Perhaps a better way to do this...
Problem: we want to make a negotiable instrument ownership of which is identified cryptographically, but it might be legally problematic:
1. we don't know whether court system will recognize cryptographically signed transfers of ownership among anonymous parties
2. it might be illegal to make such instrument because it is seen as security, which is subject to regulations
Possible solution: disguise this negotiable instrument as simple non-negotiable person-to-person loan. (Which likely is legal.)
Imagine a contract where one party's name and signature is left blank, but it is signed with other party. Whoever has access to this contract physically can write his name and signature and effectively becomes a payee.

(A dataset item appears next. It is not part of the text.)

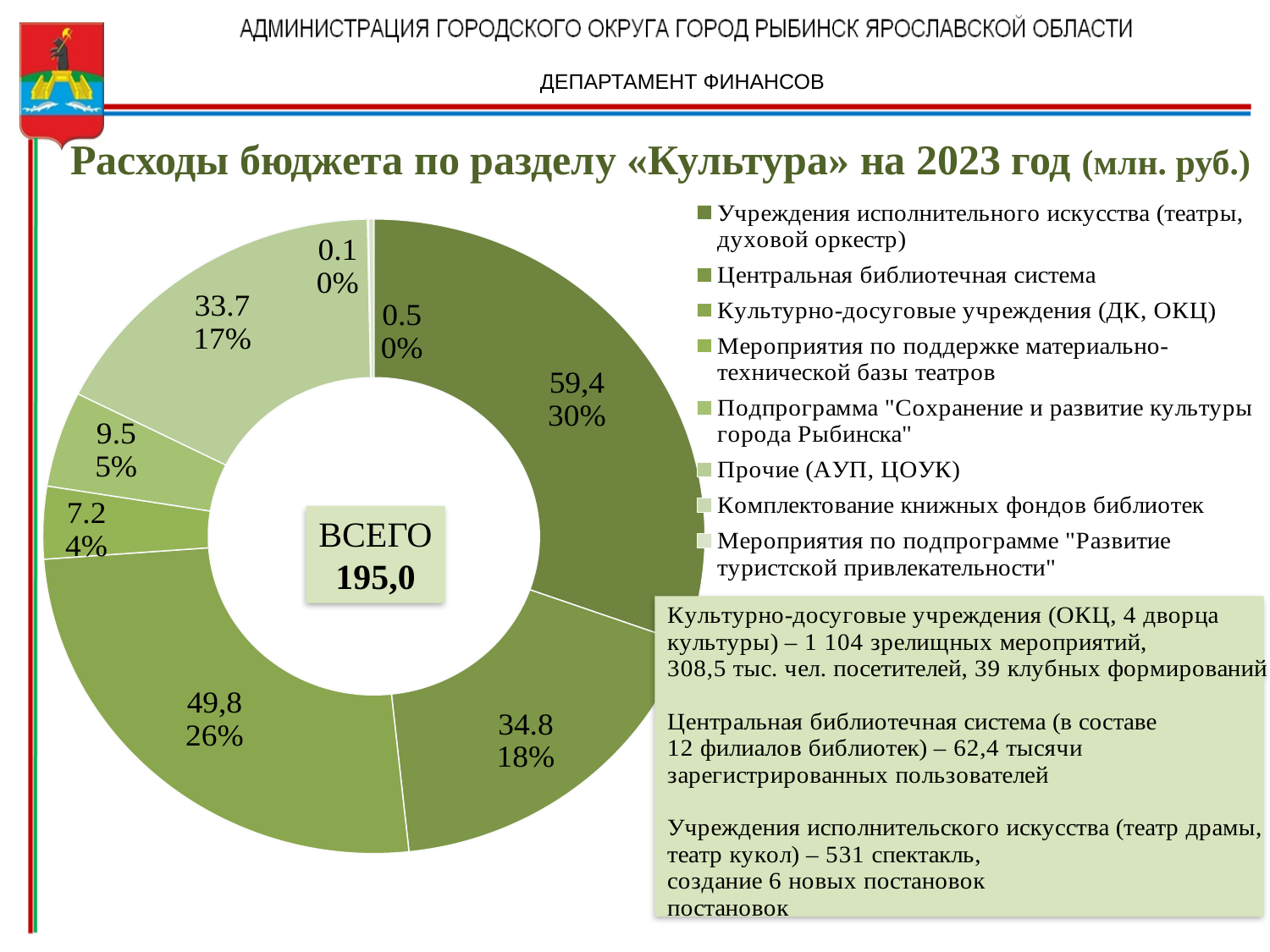
Which slice of the chart is the smallest? 0.1 (0%) Which slice of the chart is the largest? Учреждения исполнительного искусства (театры, духовой оркестр) – 59,4 (30%) What value is shown for Учреждения исполнительного искусства (театры, духовой оркестр)? 59,4 What is the title of the chart on the slide? Расходы бюджета по разделу «Культура» на 2023 год (млн. руб.) How many entries does the legend list? 8 What kind of chart is shown on the slide? Doughnut (pie) chart What value is shown for Центральная библиотечная система? 34.8 What percentage is shown for the slice with value 33.7? 17% Which is larger: the slice with value 9.5 or the slice with value 7.2? 9.5 What share of the chart does the slice labelled 49,8 represent? 26% How many slices does the doughnut chart have? 8 What total value is shown in the centre of the doughnut chart? 195,0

To do this, we'll make contract with two or three parts which are signed independently. First part will describe issuer's identity and general terms of payment. Second part will describe creditor's identity. Third part will be a letter from creditor which will say that he wants his money back.
First and second parts are signed with issuer's digital signature. However, it is a lie: issuer will reveal his private key to a 3rd party, which would act as a notary.
Notary will receive a request from creditor, check whether it is valid and then he'll fill second part of contract with creditor's information and will sign it with issuer's private key.
But a first part of contract will state that both parts are signed by issuer personally at the same time so they form a whole valid contract.
So how will we prevent abuse from notary's side? Contract will also include a clause that to claim money payee will have to identify himself via a certain chain-of-digital signatures scheme. So that's how we connect decentralized market crypto scheme with a world of two-party contracts.
E.g. "I'm John Smith. Please pay me to this bank account: xxx. My digital signature: yyy. A chain of digital signatures which confirms this request: zzz."
Contract can explain that this weird chain-of-signatures is requires to prevent identity theft or something like that. It's even partially true...
Additionally this scheme can be enhanced with mandatory arbitration clause in contract. The reason for this is that it's likely easier to find a tech savvy arbitrator who will understand how to verify a chain of digital signatures which controls ownership then it is to find a competent court. Arbitrator will simply say that he have verified all this digital mumbo jumbo and court will recognize it.
Additionally, this would guard issuer from potential abuse from notary as such attempts will be filtered out by arbitrator.